Für eine Anordnung oder Wiederherstellung der aufschiebenden Wirkung eines an sich statthaften Rechtsbehelfs ist vielmehr kein Raum mehr, wenn der Verwaltungsakt, um dessen Vollziehung es geht, zwischenzeitlich bereits bestandskräftig geworden ist (BVerwG, B.v. 31.7.2006 – 9 VR 11.06 – juris Rn. 3; OVG LSA, B.v. 2.8.2012 – 2 M 58/12 – juris Rn. 6 m.w.N.). Dies gilt jedenfalls dann, wenn an der Verfristung des in der Hauptsache eingelegten Rechtsbehelfs keine vernünftigen Zweifel bestehen bzw. diese offensichtlich ist und auch eine Wiedereinsetzung in den vorigen Stand nicht in Betracht kommt (vgl. VGH BW, B.v. 3.6.2004 – 6 S 30/04 – juris). Aus dem Wesen des Verfahrens nach § 80 Abs. 5 VwGO, nämlich aus seiner Verbindung mit Abs. 1 der Vorschrift, folgt zwingend, dass ein Antrag auf Anordnung oder Wiederherstellung der aufschiebenden Wirkung nur dann Erfolg haben kann, wenn jedenfalls bis zum Ergehen der gerichtlichen Entscheidung ein zulässiger Rechtsbehelf vorliegt.

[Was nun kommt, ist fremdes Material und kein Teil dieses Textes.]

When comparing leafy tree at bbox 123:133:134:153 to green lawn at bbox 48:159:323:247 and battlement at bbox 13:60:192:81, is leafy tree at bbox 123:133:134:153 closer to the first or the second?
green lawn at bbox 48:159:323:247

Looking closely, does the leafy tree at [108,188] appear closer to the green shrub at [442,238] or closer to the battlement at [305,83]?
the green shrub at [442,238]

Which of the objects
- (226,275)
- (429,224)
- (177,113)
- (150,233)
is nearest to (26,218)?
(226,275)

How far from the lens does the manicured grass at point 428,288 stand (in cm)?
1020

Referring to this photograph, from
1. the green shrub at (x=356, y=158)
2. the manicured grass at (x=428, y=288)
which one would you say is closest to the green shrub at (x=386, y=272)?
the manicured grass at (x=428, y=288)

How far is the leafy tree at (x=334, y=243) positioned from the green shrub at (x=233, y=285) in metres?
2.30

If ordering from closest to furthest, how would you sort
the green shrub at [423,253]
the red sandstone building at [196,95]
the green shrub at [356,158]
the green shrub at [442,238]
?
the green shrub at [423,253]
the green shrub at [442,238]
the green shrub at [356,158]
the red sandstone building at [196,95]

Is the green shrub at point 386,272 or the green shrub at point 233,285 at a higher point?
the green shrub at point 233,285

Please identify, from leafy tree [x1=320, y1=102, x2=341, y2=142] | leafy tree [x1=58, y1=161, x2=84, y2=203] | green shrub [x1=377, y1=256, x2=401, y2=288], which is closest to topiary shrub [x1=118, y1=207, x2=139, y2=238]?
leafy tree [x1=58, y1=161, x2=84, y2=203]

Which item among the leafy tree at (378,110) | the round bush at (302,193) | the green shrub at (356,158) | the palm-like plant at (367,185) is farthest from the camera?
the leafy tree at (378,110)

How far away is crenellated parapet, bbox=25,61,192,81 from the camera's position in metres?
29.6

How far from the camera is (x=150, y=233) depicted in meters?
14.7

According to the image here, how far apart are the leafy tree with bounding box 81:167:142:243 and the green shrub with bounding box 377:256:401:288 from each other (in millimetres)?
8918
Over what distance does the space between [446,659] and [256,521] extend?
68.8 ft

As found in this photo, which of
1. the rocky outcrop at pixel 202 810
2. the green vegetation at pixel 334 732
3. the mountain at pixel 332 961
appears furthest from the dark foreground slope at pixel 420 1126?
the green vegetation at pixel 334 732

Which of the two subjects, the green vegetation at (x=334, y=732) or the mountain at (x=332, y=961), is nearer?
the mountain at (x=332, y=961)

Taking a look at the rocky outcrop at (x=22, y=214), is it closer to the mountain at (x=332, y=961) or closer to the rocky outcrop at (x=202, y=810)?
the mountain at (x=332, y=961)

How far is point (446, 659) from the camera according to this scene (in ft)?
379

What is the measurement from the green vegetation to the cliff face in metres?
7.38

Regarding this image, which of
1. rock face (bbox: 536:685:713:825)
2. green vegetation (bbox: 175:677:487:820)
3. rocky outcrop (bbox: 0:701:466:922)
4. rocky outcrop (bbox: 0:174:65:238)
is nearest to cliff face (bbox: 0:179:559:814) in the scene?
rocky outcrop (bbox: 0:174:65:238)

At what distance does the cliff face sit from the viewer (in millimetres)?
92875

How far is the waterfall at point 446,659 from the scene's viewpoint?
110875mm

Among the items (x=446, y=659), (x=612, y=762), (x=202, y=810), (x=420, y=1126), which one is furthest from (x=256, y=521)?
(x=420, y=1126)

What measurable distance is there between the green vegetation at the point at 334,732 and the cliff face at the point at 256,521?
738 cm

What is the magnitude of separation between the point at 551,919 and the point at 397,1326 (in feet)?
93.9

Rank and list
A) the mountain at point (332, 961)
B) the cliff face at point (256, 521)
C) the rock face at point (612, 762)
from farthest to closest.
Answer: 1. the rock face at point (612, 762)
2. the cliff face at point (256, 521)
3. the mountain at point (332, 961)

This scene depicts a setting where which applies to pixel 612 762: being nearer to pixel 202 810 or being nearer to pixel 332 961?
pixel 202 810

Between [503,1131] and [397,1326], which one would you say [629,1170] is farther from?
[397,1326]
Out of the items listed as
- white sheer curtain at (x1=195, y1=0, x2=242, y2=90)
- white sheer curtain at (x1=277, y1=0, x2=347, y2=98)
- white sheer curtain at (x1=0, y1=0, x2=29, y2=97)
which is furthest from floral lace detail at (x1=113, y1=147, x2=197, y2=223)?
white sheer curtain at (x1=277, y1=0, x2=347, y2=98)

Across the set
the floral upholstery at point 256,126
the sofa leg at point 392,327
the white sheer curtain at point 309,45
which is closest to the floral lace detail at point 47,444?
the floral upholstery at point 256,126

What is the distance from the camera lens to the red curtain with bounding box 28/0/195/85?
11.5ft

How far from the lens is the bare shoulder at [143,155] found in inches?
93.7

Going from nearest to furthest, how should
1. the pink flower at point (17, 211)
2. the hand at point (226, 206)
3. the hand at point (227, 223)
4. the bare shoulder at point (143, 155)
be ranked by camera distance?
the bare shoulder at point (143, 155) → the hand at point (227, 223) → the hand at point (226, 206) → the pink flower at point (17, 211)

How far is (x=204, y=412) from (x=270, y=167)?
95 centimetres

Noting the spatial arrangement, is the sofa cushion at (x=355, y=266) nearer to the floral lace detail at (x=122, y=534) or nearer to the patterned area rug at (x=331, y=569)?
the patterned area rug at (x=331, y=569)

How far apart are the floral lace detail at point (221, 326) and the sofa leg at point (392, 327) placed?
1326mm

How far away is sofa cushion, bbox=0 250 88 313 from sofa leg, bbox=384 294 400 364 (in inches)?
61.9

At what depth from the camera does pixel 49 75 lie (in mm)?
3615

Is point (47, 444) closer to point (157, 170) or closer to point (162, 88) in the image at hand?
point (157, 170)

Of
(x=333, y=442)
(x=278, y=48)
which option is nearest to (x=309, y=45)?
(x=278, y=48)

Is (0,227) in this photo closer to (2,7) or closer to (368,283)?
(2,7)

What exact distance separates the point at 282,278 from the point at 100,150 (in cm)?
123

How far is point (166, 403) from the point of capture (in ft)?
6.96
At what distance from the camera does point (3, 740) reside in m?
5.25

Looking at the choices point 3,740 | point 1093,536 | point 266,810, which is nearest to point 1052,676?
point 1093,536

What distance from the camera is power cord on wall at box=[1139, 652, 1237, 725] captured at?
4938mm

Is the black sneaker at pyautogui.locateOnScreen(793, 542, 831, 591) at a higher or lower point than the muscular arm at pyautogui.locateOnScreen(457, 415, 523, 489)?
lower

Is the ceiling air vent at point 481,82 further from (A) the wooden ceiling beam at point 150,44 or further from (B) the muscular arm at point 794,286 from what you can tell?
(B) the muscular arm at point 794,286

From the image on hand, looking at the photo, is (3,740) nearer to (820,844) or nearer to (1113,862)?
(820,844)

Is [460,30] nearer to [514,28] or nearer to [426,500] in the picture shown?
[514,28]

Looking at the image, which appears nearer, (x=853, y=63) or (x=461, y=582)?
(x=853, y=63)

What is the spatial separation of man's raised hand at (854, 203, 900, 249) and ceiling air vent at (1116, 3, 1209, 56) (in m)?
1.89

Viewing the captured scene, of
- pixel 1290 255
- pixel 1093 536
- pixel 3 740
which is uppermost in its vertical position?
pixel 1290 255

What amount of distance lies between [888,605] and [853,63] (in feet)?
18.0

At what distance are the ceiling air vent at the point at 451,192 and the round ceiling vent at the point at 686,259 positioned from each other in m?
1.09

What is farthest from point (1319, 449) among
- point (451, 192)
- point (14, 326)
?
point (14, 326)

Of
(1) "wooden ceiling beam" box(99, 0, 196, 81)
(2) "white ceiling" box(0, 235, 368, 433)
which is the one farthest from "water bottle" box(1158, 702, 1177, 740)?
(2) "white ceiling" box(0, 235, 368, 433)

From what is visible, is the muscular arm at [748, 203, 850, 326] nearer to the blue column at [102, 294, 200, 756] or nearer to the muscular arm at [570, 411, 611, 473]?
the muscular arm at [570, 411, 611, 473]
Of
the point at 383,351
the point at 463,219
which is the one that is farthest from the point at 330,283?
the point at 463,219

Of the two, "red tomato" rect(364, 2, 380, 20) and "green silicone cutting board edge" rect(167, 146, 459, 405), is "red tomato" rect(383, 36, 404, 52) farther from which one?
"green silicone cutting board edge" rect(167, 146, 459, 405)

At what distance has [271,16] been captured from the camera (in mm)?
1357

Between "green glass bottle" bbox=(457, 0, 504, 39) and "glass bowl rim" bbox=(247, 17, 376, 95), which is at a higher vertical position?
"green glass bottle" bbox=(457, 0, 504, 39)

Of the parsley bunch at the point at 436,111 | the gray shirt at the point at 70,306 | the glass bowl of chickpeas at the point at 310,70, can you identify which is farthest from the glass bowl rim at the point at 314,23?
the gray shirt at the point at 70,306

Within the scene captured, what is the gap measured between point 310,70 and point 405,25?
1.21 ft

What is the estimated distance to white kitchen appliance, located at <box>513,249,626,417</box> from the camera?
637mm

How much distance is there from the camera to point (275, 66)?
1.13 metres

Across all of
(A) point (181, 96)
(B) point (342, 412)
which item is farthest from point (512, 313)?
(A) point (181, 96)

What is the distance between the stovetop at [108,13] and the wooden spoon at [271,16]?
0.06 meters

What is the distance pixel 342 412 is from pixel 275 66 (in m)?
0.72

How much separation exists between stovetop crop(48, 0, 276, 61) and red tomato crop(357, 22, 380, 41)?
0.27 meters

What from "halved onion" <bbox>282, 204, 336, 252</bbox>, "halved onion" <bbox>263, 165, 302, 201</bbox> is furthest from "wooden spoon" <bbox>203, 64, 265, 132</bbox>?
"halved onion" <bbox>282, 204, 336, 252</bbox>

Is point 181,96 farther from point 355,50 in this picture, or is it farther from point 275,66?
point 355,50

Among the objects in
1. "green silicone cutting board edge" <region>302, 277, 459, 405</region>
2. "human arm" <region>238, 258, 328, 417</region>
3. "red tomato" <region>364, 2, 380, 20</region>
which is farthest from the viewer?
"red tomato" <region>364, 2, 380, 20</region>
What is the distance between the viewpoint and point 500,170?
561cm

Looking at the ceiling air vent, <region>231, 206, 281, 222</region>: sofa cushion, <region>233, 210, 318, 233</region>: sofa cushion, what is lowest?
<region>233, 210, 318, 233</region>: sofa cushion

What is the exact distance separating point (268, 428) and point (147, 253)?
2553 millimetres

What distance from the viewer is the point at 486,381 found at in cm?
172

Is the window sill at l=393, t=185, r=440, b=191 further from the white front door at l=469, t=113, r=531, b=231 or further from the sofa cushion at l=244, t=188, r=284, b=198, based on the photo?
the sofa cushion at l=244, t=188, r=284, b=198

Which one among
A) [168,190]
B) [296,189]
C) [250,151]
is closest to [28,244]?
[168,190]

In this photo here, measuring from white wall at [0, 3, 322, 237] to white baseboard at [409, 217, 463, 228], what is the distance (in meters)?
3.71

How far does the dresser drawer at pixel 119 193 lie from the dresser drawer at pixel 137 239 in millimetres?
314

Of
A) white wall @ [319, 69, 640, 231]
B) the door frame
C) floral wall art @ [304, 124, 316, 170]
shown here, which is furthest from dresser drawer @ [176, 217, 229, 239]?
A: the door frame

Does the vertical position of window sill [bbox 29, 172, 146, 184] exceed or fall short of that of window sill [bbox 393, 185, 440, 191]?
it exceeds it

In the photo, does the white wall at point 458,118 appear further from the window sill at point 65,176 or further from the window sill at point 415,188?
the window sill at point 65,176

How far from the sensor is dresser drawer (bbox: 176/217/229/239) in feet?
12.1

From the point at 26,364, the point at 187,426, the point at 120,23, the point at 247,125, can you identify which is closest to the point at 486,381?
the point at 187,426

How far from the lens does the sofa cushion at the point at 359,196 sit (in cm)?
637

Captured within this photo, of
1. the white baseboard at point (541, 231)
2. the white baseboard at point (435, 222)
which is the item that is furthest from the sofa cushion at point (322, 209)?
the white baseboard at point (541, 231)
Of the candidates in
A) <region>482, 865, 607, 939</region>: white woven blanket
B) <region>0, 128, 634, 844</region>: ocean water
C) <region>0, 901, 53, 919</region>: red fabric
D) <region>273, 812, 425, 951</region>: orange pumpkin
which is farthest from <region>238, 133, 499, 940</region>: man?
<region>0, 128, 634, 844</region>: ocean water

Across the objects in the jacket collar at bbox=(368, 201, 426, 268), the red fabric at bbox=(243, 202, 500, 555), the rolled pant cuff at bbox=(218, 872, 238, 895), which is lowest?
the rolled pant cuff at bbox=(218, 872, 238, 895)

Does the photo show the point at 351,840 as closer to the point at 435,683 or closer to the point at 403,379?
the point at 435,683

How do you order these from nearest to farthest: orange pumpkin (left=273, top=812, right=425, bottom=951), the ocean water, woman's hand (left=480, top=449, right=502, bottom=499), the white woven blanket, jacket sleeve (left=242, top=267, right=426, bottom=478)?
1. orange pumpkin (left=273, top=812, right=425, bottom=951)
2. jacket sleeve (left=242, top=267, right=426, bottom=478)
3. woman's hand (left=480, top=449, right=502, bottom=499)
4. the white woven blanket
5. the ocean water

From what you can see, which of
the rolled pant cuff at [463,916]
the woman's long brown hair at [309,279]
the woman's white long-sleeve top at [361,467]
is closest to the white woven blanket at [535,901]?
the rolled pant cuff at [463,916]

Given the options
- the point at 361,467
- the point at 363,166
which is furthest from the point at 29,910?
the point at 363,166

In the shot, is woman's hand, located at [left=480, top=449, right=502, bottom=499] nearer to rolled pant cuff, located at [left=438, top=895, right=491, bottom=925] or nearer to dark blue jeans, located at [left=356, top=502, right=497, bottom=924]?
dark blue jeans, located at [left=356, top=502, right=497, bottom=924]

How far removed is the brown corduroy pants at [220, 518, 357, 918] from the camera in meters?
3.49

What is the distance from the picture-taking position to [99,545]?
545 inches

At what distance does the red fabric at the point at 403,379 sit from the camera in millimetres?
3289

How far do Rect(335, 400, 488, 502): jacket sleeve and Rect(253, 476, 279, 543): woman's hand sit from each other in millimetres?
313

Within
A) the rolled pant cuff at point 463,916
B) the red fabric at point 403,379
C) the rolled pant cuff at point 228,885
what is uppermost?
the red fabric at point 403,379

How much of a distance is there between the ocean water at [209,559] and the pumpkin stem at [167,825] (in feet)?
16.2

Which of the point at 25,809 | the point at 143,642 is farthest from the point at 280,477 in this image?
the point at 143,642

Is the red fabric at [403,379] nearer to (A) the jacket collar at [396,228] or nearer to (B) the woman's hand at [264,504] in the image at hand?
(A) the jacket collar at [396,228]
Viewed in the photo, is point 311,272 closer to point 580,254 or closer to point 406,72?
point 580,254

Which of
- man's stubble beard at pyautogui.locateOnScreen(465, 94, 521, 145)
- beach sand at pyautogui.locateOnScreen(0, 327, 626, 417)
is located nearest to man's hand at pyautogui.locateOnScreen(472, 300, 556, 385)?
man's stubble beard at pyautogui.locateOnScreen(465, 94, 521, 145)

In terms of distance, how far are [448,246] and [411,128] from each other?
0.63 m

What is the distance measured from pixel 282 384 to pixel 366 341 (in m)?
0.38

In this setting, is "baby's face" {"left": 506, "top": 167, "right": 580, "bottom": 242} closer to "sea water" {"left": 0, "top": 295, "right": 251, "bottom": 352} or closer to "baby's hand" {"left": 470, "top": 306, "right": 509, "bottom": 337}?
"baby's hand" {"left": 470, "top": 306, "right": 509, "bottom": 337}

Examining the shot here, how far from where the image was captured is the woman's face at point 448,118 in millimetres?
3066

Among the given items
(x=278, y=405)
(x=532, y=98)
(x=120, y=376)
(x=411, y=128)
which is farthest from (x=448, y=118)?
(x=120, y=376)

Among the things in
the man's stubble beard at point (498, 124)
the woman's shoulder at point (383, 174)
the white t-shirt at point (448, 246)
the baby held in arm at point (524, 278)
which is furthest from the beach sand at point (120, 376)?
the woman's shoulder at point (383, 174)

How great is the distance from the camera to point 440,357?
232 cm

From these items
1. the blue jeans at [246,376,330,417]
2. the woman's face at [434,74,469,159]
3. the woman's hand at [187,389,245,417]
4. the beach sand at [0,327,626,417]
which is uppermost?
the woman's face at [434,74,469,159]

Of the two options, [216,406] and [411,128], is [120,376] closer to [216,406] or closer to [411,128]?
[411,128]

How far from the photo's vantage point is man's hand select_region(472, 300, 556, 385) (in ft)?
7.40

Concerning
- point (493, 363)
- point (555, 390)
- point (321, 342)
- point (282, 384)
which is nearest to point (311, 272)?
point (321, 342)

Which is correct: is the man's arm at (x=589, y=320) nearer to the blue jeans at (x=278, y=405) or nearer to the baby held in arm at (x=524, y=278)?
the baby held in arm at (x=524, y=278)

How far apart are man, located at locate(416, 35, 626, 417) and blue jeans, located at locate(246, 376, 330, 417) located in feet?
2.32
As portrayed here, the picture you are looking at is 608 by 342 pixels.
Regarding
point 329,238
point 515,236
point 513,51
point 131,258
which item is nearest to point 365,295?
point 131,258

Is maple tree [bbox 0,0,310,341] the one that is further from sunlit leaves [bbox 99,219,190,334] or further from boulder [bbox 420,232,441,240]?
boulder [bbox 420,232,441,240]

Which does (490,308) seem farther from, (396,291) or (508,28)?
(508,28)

Im vorliegenden Fall kann an der Bestandskraft des Heranziehungsbescheids vom 27. Januar 2020 kein vernünftiger Zweifel bestehen. Die Antragsteller haben nicht nur – wie das Verwaltungsgericht im Einzelnen zutreffend dargelegt hat – die Widerspruchsfrist (§ 70 Abs. 1 VwGO) versäumt, sondern darüber hinaus auch nicht innerhalb eines Monats nach Zustellung des Widerspruchsbescheids Anfechtungsklage erhoben (§ 74 Abs. 1 Satz 1 VwGO). Damit ist jedenfalls die Bestandskraft des Widerspruchsbescheids eingetreten, mit dem der Widerspruch seine Erledigung gefunden hat. Damit fehlt es vorliegend an einem Rechtsbehelf, dessen aufschiebende Wirkung angeordnet werden könnte; in einem solchen Fall ist der Antrag nach § 80 Abs. 5 VwGO ohne Sachprüfung abzulehnen (vgl. Hoppe in Eyermann, 15. Aufl. 2019, § 80 Rn. 81).
Die Kostenentscheidung beruht auf § 154 Abs. 2 VwGO. Die Streitwertfestsetzung folgt aus § 53 Abs. 2 Nr. 2, § 52 Abs. 1 und 2 GKG, wobei der Senat im Verfahren gemäß § 80 Abs. 5 VwGO in ständiger Rechtsprechung ein Viertel des für das Hauptsacheverfahren anzunehmenden Streitwerts ansetzt.
Dieser Beschluss ist unanfechtbar (§ 152 Abs. 1 VwGO).